Required action A:
In the article on Nissan's viral video, which truck model appears in the "news clip" saving a passenger plane?
Required action B:
Extend the article on Nissan's viral video, picking up right after its final sentence.

Nissan plays the hero with viral video
Has Nissan gone too far with its viral campaign? Or is this the first of a new line of hard-to-spot-it's-fake viral strategies. Watch it here. Tell us what you think.
October 19, 2011 3:47 by Precious de Leon
It’s hard to surprise people anymore, especially when it comes to media and entertainment. Maybe it’s because of the crassness of Reality TV programmes. Maybe it’s because we’ve evolved as media consumers to tune out content that we think is irrelevant. No matter what the reasons, it’s definitely become more challenging for entertainers, companies and even your mentors, to keep your attention for longer periods of time.
This is none more evident than in marketing and advertising. And as a result, billions of dollars are invested just for one single thing—for brands to get YOU to notice them, even just for a little bit. Investing in creating shareable content, and creating media that is ‘viral’—a word that has transformed itself from being undesirable to coveted.
Competition is so tough, in fact, that there are only a few brand-associated stunts, uh I mean advertising, has ever really left an indelible mark in our collective psyche.
And with that, we commend Nissan’s efforts in creating a ‘news clip’ of a truck that has managed to pull of the extraordinary stunt of the saving a passenger plane. The truck just so happens to be a Nissan Frontier, of course.

Data excerpts:
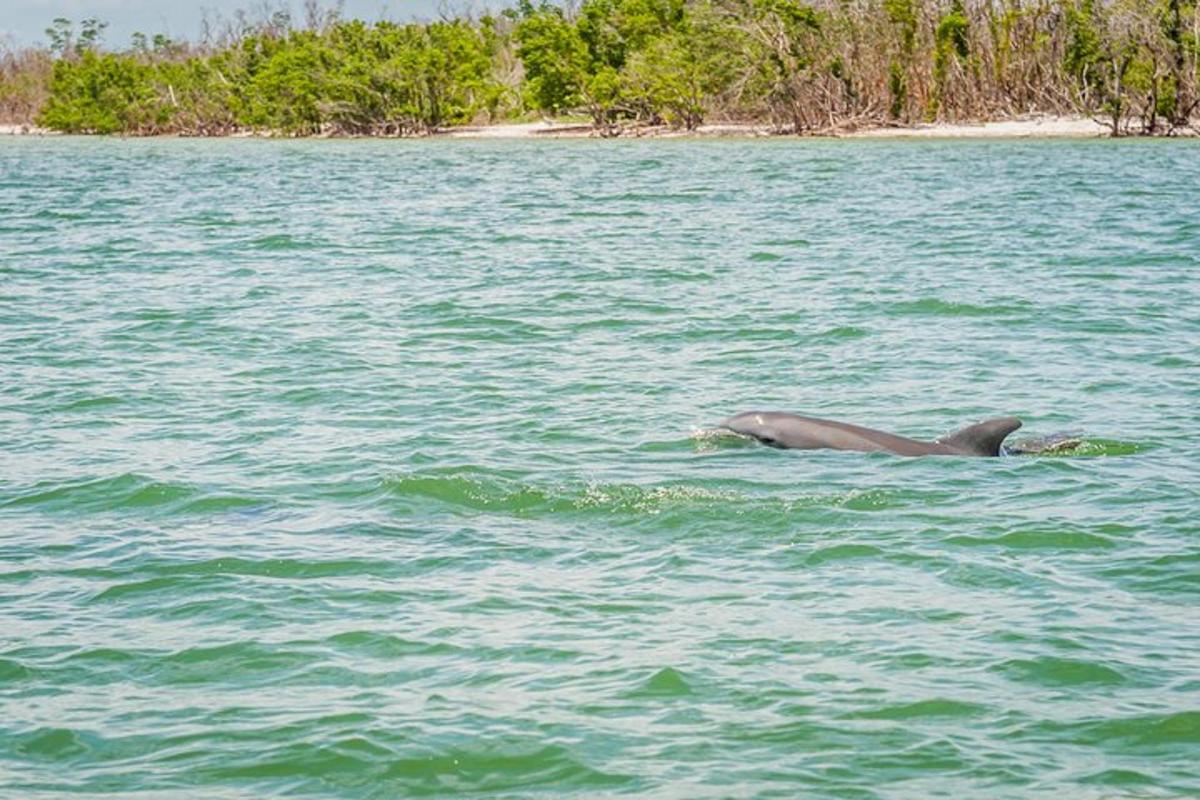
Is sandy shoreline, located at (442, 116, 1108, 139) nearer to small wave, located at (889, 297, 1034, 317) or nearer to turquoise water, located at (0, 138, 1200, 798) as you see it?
turquoise water, located at (0, 138, 1200, 798)

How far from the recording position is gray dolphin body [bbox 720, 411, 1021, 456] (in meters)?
11.4

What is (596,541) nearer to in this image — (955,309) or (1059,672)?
(1059,672)

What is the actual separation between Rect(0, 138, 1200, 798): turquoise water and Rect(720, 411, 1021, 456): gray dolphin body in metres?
0.16

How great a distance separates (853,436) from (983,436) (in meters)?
0.85

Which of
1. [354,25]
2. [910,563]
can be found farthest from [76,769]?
[354,25]

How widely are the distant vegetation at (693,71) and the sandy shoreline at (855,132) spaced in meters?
0.80

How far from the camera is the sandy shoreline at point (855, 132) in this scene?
67375 mm

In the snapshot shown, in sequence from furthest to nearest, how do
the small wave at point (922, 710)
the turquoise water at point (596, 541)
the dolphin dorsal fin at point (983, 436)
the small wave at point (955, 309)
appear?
1. the small wave at point (955, 309)
2. the dolphin dorsal fin at point (983, 436)
3. the small wave at point (922, 710)
4. the turquoise water at point (596, 541)

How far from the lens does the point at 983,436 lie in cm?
1144

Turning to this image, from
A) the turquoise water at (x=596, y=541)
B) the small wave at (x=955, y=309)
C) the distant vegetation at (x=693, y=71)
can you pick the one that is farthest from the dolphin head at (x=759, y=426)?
the distant vegetation at (x=693, y=71)

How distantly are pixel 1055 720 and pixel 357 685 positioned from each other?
9.49 ft

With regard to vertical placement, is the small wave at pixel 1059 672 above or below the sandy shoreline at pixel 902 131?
below

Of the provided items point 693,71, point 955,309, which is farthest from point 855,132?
point 955,309

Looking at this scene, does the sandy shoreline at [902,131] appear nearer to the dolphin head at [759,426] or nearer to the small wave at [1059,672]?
the dolphin head at [759,426]
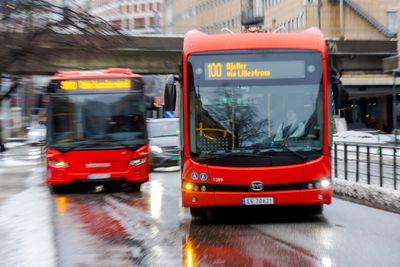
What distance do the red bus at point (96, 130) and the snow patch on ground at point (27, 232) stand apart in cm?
110

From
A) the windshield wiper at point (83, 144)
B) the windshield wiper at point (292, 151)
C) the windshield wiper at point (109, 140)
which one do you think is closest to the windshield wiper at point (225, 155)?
the windshield wiper at point (292, 151)

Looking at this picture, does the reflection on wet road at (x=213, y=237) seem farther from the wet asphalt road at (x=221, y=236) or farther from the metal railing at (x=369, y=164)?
the metal railing at (x=369, y=164)

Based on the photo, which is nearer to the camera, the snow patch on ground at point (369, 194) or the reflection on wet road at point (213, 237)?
the reflection on wet road at point (213, 237)

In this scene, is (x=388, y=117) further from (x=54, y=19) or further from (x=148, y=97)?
(x=54, y=19)

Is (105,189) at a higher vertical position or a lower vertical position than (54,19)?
lower

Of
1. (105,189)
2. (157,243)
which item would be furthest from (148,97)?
(157,243)

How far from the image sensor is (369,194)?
1419 centimetres

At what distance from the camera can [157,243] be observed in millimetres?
9070

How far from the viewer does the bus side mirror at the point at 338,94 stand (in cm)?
1105

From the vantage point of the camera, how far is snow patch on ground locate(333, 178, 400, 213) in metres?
13.1

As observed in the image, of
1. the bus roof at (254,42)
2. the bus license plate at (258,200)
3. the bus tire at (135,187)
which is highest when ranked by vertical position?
the bus roof at (254,42)

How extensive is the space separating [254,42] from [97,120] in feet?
21.3

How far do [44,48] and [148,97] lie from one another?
6610 millimetres

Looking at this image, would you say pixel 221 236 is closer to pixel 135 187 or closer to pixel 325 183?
pixel 325 183
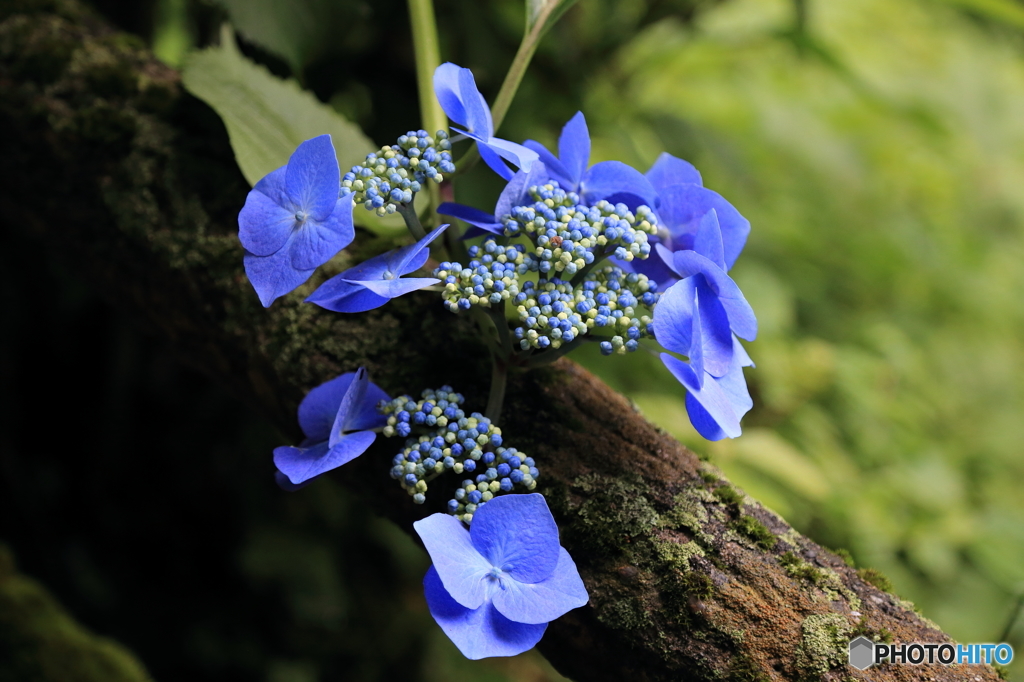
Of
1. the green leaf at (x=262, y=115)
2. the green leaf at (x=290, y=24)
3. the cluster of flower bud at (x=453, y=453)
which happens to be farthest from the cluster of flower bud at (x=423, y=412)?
the green leaf at (x=290, y=24)

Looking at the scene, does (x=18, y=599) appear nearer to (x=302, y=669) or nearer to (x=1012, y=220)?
(x=302, y=669)

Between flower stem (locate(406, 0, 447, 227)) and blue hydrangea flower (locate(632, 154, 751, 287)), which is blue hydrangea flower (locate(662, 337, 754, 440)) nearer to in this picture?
blue hydrangea flower (locate(632, 154, 751, 287))

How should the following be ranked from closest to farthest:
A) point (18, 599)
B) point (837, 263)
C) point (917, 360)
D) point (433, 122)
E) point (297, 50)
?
point (433, 122) → point (297, 50) → point (18, 599) → point (917, 360) → point (837, 263)

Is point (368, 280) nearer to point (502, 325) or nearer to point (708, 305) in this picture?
point (502, 325)

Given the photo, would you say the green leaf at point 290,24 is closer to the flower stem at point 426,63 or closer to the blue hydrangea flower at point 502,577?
the flower stem at point 426,63

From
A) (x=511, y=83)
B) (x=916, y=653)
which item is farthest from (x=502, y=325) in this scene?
(x=916, y=653)

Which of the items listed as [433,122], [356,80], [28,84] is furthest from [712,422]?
[356,80]

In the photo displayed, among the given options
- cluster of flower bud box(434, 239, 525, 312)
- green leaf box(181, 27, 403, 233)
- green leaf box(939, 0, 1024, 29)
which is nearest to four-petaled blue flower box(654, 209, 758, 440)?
cluster of flower bud box(434, 239, 525, 312)
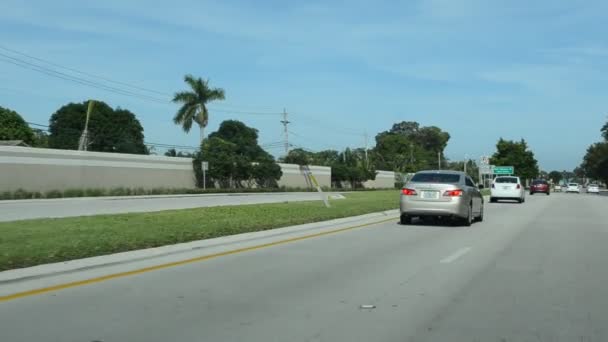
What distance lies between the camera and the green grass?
10.6 metres

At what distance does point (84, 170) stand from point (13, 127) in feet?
115

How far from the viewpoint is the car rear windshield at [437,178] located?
746 inches

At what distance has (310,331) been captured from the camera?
6.26 m

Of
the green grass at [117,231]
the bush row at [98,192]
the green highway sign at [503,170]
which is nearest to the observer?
the green grass at [117,231]

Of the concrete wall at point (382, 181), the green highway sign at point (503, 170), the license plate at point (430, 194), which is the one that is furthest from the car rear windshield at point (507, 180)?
the green highway sign at point (503, 170)

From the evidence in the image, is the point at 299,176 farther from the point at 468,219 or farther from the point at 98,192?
the point at 468,219

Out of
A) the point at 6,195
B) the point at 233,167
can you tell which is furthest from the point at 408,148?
the point at 6,195

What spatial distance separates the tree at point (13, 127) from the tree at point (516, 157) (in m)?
78.5

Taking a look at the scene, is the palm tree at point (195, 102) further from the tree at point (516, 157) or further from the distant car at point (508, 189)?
the tree at point (516, 157)

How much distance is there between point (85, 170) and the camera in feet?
147

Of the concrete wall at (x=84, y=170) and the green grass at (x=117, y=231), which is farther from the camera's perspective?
the concrete wall at (x=84, y=170)

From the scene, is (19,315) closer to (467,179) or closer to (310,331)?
(310,331)

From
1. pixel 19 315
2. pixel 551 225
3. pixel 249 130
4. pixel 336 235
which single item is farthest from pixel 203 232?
pixel 249 130

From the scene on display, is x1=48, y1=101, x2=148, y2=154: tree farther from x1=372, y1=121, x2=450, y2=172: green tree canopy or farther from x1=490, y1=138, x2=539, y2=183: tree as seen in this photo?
x1=490, y1=138, x2=539, y2=183: tree
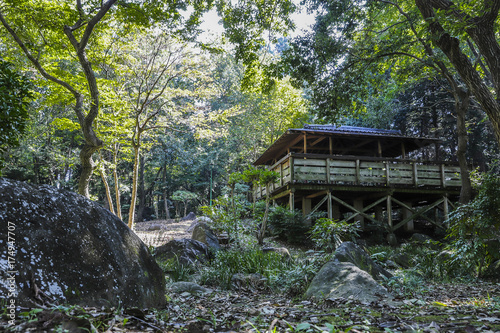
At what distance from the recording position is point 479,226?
204 inches

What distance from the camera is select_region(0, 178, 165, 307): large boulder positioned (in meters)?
2.00

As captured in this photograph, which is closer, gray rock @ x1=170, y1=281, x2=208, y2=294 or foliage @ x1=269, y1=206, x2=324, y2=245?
gray rock @ x1=170, y1=281, x2=208, y2=294

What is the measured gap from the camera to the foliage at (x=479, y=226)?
5137 millimetres

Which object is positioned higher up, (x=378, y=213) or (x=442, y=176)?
(x=442, y=176)

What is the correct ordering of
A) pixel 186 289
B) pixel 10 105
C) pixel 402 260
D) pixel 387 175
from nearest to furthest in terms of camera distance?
1. pixel 10 105
2. pixel 186 289
3. pixel 402 260
4. pixel 387 175

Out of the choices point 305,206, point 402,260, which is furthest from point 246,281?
point 305,206

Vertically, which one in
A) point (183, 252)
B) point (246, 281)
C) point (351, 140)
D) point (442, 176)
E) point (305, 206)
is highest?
point (351, 140)

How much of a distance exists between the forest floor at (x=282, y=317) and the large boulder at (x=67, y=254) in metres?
0.18

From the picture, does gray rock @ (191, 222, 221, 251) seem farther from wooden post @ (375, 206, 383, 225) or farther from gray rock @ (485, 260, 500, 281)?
wooden post @ (375, 206, 383, 225)

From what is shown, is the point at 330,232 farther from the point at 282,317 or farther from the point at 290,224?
the point at 290,224

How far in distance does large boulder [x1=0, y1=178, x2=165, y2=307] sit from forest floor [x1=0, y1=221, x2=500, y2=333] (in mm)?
185

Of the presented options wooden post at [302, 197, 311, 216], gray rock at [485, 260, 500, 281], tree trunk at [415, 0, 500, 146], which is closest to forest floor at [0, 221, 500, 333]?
gray rock at [485, 260, 500, 281]

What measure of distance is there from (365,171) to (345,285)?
11072 millimetres

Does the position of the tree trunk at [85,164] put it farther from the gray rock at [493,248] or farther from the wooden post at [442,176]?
the wooden post at [442,176]
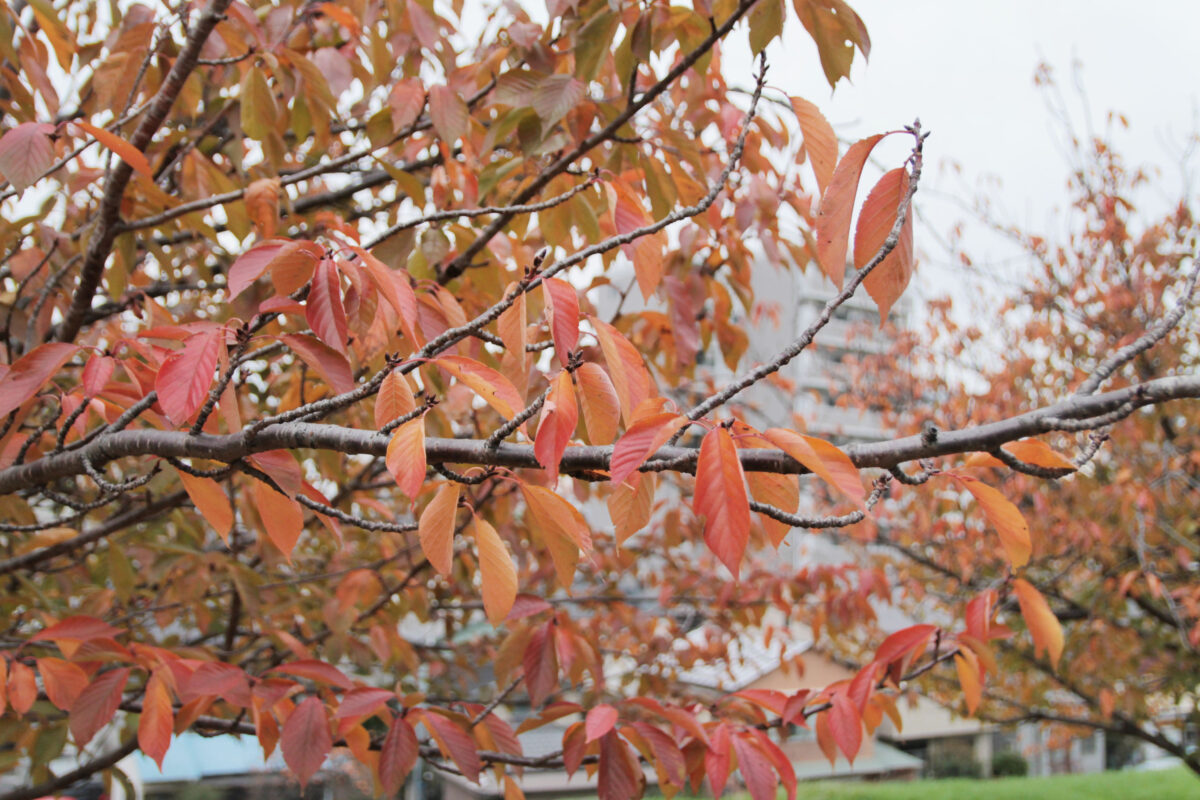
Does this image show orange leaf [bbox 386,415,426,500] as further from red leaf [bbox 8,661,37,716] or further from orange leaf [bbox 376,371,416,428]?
red leaf [bbox 8,661,37,716]

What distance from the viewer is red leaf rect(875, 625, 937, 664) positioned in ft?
4.99

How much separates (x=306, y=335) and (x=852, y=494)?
70cm

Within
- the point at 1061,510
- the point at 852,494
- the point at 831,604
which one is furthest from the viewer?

Written answer A:
A Nissan Frontier.

Written answer B:
I got wind of this video through a friend’s Facebook post. She thought it was an actual news clip. I watched it and was unsure at first. But what solidified my view that it had to be the product of the viral marketing brains at Nissan is because the film clip was to manicured and the ‘eye witnesses’ over-acted quite a bit.
Watch the video to here and see what you think:
An article from Motor Trend mentioned that the video was designed to promote the midsize truck’s payload.
Launched only sometime in late September 2011, some people still think this is an actual clip. Hopefully, though, with articles like this one, things will be clarified. Regardless, this is mission accomplished for the marketing guys at Nissan. Because, they did get us excited and talking about their brand strategy.
It even suspends our reality for a bit, before we start to question if the landing gear would be too big for the car or if that kind of force of momentum from the airplane may even flip the truck.
Here’s the 30-second ad that supports the campaign:
You’ll see that there’s a disclaimer in the first 6 seconds of the clip that says: “Fictionalization. Do not attempt.”